## start Data to process

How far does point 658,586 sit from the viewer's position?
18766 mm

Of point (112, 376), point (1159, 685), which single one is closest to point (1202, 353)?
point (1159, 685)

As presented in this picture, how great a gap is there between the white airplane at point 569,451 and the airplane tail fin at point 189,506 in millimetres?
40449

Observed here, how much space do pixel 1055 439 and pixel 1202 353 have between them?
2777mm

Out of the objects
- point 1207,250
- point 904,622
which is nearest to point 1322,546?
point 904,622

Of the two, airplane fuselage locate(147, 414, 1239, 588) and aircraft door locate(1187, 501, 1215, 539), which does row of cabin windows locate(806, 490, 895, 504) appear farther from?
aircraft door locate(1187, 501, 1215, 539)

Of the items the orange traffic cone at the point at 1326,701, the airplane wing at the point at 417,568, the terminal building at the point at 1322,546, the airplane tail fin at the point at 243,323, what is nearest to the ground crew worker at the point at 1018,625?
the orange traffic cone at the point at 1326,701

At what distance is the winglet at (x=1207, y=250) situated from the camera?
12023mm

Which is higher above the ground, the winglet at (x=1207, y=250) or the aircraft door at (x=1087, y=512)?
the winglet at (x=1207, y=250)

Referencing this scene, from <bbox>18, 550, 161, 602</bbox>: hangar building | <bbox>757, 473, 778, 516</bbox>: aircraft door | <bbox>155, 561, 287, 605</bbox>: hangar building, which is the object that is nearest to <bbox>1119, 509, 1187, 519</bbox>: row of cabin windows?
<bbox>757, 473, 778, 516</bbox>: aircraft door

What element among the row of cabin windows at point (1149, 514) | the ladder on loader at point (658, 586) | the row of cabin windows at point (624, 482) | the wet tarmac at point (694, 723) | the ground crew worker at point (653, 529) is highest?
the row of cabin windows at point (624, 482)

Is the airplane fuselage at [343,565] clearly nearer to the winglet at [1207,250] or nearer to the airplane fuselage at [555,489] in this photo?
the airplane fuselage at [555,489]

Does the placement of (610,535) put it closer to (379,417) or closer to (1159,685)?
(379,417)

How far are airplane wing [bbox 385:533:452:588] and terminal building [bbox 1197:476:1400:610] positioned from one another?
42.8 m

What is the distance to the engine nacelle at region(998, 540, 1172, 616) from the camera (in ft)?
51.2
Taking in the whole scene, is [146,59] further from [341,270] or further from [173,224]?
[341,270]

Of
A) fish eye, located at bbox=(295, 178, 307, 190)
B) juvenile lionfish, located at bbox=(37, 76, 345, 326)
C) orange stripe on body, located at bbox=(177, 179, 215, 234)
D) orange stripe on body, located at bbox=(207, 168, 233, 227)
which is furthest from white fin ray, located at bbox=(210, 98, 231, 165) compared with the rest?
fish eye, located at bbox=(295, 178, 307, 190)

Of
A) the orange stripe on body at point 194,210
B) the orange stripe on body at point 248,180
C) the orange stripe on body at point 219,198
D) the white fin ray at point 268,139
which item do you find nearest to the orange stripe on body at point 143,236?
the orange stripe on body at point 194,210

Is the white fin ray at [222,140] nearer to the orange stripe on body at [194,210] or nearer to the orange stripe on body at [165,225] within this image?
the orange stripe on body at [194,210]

## end Data to process

**Task details:** Copy out verbatim the lines of the entries from the one containing "Is the white" through the end of the entries, including both of those lines.

**Written response:**
Is the white fin ray at [222,140] nearer to the orange stripe on body at [194,210] or nearer to the orange stripe on body at [165,225] within this image?
the orange stripe on body at [194,210]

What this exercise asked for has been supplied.